◆ TEXT SEGMENT:
START

Understanding Resources

Understanding Resources

Prerequisites

Objective

In this section we will learn how to monitor and understand our resource utilization, how resource limits are enforced, and how to debug resource management issues.

Steps

Resource management and resource isolation between tasks are core challenges for an operating system, which needs to manage resources.

  • Deploy App
    • Let us have a second look at the defintion of app2.
  {
  "id": "/dcos-101/app2",
  "cmd": "chmod u+x app2 && ./app2",
  "args": null,
  "user": null,
  "env": null,
  "instances": 1,
  "cpus": 1,
  "mem": 128,
  "disk": 0,
  "gpus": 0,
  ...

Note: The cpus, men, disk, and gpus parameters above specify the allocated resources and therefore define the maximum amount of resources a task can use. This number is not necessarily the same as the amount of resources a task actually uses. That number is usually lower.

Scaling Applications

When we need more resources for our app, we can scale in two dimensions: horizontally and vertically.

Scale horizontally by increasing the instance count

You can scale the instance count in two ways: scale an entire app group by a factor or directly set number of instances for an app.

  • Scale dcos-101 app group. This is useful if you want to scale multiple apps in a single group:
    • Scale up by factor 2: dcos marathon group scale dcos-101 2
    • Check that both app1 and app2 have scaled:
      dcos marathon app list.
    • Scale down again: dcos marathon group scale dcos-101 0.5
    • Check that both app1 and app2 have scaled:
      dcos marathon app list.
  • Set instance count for app2 directly. This is useful is you want to scale app a single app or if the factor-based scaling is not applicable:

    • dcos marathon app update /dcos-101/app2 instances=3 Note that these are applied incrementally to an existing app definition.
    • Check that app2 has scaled dcos marathon app update /dcos-101/app2 instances=1.
    • Rescale app2 to 1 instance dcos marathon app update /dcos-101/app2 instances=1.
    • Check that app2 has scaled dcos marathon app list.

    Scale vertically by increasing allocated resources.

    Note: This causes a restart of the app!

  • Scale up: dcos marathon app update /dcos-101/app2 cpus=2.

  • Check that app2 has scaled dcos marathon app list.
  • Scale down: dcos marathon app update /dcos-101/app2 cpus=1.

    Debugging Resource Problems

  • Too few resources in cluster:

    • dcos marathon app update /dcos-101/app2 instances=100 (potentially more if you have a large cluster).
    • Use dcos marathon app list to check that the scale deployment is stuck.
    • dcos marathon deployment list.
    • The problem here is that there no matching resources, for example, there might be resources left for the public-slave role, but not for the default role.
    • Solution: Add nodes or scale the app to a level at which resources are available dcos marathon app update /dcos-101/app2 --force instances=1. Note you have to use the --force flag here as the previous deployment is ongoing.
  • Too few resources on single node. As each app is started on a single node, task resources must fit onto a single node.

END

◆ WRITTEN INSTRUCTION A:
In the DC/OS resources tutorial, which flag must be added to rescale app2 while the previous deployment is still ongoing?
◆ WRITTEN INSTRUCTION B:
Write the next part of the DC/OS resources tutorial, starting right after its final sentence.

◆ RECORD SET:
START

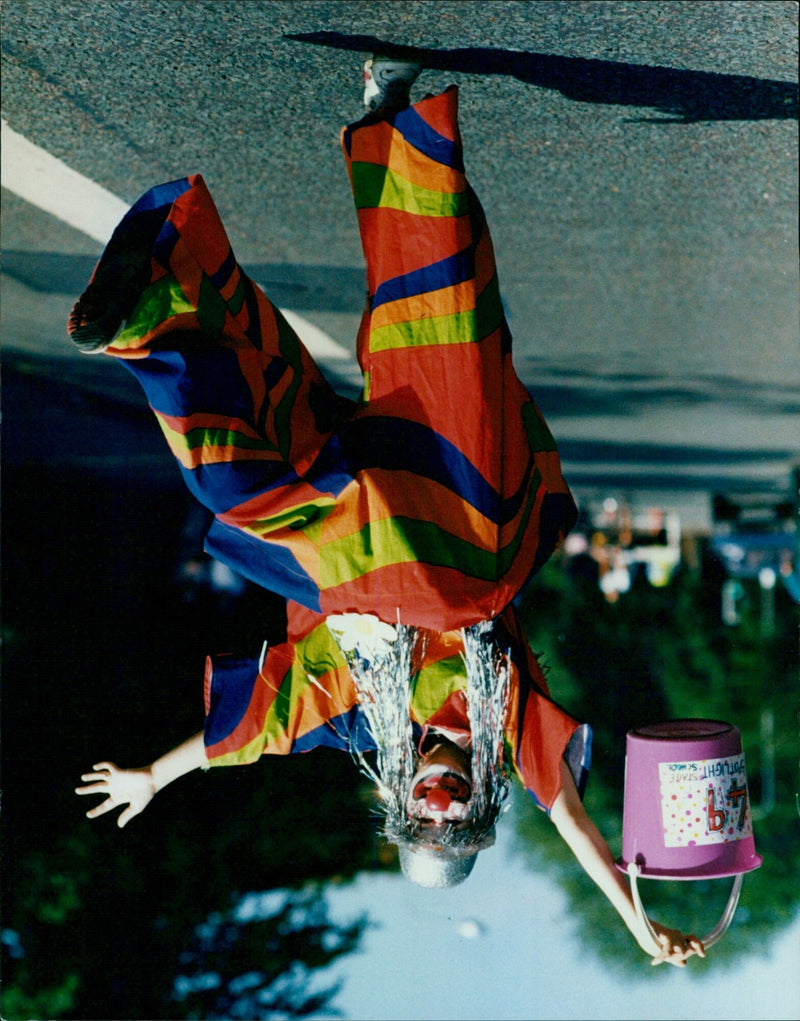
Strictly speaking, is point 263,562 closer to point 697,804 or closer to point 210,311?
point 210,311

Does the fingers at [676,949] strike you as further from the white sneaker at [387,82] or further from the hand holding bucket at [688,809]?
the white sneaker at [387,82]

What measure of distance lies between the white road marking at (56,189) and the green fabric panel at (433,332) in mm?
1204

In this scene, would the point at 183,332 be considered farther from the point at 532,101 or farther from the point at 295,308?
the point at 295,308

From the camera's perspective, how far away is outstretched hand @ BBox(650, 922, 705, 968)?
6.43 feet

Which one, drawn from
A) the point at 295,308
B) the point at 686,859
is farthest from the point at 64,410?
the point at 686,859

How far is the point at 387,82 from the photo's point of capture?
2.19 m

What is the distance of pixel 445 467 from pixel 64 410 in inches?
133

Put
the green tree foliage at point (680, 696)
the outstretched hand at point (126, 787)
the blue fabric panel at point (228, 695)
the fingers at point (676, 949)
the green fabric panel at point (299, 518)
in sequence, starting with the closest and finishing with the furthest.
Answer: the green fabric panel at point (299, 518) < the fingers at point (676, 949) < the blue fabric panel at point (228, 695) < the outstretched hand at point (126, 787) < the green tree foliage at point (680, 696)

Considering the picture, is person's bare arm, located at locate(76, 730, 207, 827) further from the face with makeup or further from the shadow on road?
the shadow on road

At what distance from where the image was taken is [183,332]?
1.69 m

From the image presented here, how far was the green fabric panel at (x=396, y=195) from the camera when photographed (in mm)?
1886

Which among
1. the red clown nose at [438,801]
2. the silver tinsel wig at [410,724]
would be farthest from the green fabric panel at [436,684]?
the red clown nose at [438,801]

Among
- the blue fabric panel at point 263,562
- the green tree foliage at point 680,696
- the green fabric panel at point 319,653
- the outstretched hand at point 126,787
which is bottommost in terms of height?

END

◆ EXERCISE ANSWER A:
The --force flag.

◆ EXERCISE ANSWER B:
    • Update app2 to use 100 CPUs: dcos marathon app update /dcos-101/app2 cpus=100
    • Use dcos marathon app list to check that the restart deployment is stuck.
    • dcos marathon deployment list.
    • The problem here is that there are no resources offers large enough to match the request
    • Solution: Provision larger nodes or scale the app down to a level where it fits onto the free resources on a single node: dcos marathon app update /dcos-101/app2 --force cpus=1. Note that we have to use the force flag again.

    Debugging resource isolation

    What happens if an app tries to use more resources then it is allocated? The most common problem is memory consumption in conjunction with JVM-based applications.

  • Deploy memory eater app

    • dcos marathon app add https://raw.githubusercontent.com/joerg84/dcos-101/master/oomApp/oomApp.json
  • You will see it restarting over and over again…
  • Check the Marathon Log. Potentially we can see the oom already here, but unfortunately not always…
  • Problem here: The kernel is killing the app, which is not necessarly visible to DC/OS.
  • SSH to an agent where the app has been running dcos node ssh --master-proxy --mesos-id=$(dcos task oom-app --json | jq -r '.[] | .slave_id')
  • Check kernel log journalctl -f _TRANSPORT=kernel
  • Here we see something like Memory cgroup out of memory: Kill process 10106 (oomApp) score 925 or sacrifice child; Killed process 10390 (oomApp) total-vm:3744760kB, anon-rss:60816kB, file-rss:1240kB, shmem-rss:0kB
  • Solution: There are two potential reasons for your application using too much memory: Either your app uses too much memory by accident (e.g., a memleak), or you have allocated too little memory for it. So, check your app for correct behavior and/or increase the allocated memory.
  • Remove app dcos marathon app remove /dcoc-101/oom-app.

Outcome

Congratulations! You’ve now learned how to deploy apps to DC/OS, network those apps, expose them to the outside of the cluster with a load-balancer, scale them, and debug potential resource issues! You’re practically a pro!